Posts tagged ‘dorothy porter’

Vale Dorothy Porter

Wednesday, December 10th, 2008

I am writing on hearing the sad news that Dorothy died this morning.

Dorothy was one of the 2007-08 Summer Read and Bedside Books Club authors and always a great pleasure to work with.

Here is her blog post from February 7th, 2008.
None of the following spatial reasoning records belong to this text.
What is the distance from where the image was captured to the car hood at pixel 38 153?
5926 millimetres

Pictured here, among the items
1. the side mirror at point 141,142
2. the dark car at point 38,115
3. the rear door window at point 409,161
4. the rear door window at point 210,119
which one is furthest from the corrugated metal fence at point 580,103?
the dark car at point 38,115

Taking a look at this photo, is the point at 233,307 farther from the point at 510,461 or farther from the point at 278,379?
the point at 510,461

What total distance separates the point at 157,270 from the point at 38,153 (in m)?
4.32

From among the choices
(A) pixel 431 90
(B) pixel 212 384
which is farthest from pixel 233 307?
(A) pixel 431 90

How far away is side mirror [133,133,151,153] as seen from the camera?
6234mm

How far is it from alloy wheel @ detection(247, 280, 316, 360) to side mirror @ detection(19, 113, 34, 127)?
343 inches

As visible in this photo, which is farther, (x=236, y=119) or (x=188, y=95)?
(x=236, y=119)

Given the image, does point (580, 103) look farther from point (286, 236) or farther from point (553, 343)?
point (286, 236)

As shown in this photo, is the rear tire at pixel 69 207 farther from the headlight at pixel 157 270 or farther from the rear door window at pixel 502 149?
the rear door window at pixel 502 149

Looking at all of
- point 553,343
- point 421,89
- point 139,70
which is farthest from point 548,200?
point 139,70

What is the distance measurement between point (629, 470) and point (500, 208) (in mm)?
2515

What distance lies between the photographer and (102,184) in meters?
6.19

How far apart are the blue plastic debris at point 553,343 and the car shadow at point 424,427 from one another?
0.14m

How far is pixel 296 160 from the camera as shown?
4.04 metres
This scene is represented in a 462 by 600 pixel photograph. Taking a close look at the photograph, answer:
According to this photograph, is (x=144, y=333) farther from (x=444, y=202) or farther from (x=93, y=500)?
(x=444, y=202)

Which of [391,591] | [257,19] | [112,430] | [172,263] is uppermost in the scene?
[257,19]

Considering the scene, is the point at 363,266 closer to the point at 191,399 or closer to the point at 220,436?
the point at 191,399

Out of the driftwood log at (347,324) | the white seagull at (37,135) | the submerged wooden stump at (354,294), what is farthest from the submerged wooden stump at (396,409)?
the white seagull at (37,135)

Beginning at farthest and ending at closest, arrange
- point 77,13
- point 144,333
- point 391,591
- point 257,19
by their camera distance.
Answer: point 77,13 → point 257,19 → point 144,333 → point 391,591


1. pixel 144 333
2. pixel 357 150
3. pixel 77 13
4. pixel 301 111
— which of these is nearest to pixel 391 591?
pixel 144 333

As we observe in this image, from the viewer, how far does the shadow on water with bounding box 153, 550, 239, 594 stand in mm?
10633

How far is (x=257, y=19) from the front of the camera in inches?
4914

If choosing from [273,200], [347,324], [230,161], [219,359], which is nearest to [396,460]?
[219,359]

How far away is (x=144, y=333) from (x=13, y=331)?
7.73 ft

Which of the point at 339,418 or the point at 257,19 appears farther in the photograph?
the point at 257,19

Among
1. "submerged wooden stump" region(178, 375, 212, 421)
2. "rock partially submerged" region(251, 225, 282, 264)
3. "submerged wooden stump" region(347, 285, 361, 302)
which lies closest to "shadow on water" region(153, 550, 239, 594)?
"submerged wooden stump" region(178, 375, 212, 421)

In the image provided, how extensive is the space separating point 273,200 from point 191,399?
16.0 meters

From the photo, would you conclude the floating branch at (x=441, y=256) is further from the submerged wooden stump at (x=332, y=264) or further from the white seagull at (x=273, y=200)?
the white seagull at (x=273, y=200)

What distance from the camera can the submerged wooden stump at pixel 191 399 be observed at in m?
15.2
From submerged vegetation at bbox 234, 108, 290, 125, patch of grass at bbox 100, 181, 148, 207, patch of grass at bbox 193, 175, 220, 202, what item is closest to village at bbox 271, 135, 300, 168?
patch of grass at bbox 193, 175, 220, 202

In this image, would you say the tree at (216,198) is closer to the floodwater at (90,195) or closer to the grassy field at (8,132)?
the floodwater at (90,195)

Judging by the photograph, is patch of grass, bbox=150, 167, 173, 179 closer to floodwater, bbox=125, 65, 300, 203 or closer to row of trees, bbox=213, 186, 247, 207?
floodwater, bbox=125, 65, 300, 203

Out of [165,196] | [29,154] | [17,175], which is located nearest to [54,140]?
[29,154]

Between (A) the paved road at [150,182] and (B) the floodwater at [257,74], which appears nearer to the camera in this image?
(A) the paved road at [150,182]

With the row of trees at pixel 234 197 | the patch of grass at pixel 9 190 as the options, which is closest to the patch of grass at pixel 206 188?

Plunging in- Dorothy Porter
This morning I began reading the relatively new translation of Virgil’s The Aeneid by Robert Fagles. I fluffed around for a while in the very interesting Introduction but then decided to just plunge into the narrative. And plunging in is exactly what happens when you read a narrative poem. If it’s a good one you should barely have time to catch your breath. Reading or hearing (apparently literate Romans read by reading aloud to themselves) a narrative poem is like white water rafting. Woosh! Off you go! This morning I quickly found myself clinging to the wreckage as Juno’s terrible wrath wrecked stormy vengeance on poor Aeneas (whom I’ve never really liked after he dumped Dido so piously).

Here’s a taste:

Flinging cries
as a screaming gust of the Northwind pounds against his sail,
raising waves sky-high. The oars shatter, prow twists round,
taking the breakers broadside on and over Aeneas’ decks
a mountain of water towers, massive, steep.
Some men hang on billowing crests, some as the sea
gapes, glimpse through the waves the bottom waiting,
a surge aswirl with sand.

I’ve seen over and over again the amateur video footage of the Boxing Day tsunami in an effort to imagine myself there. Something is always missing. The video footage makes me feel a spectator, even a disaster voyeur. With Virgil I’m there. And it’s personal. It creeps into my skin and soul as my experience, my disaster. Homer’s poetry works on me even more powerfully. It’s more raw and elemental than Virgil, and less filtered for an imperial audience. Blood smells black flies hot and bloody in Homer. And death is death. I love “The Iliad”, but it’s almost unbearable to read. Whenever I write a verse novel I have the greatest poets and most potent story tellers of human history breathing down my neck. They have set impossible standards. Writing verse novels is a profoundly conservative, even archaic, act. Doubtless an arrogant one. Possibly an exercise in futility. I am trying to reclaim fiction for poetry. I have thrown everything into El Dorado - crime, abducted murdered kids, middle-aged angst, old friendship, new love, sex, men, women, foul adolescent girls, the New Puritanism….If as a reader you can’t plunge in ….and woosh! …I’ve failed as a narrative poet.

Dorothy, you will be remembered alongside the great poets and storytellers that have gone before.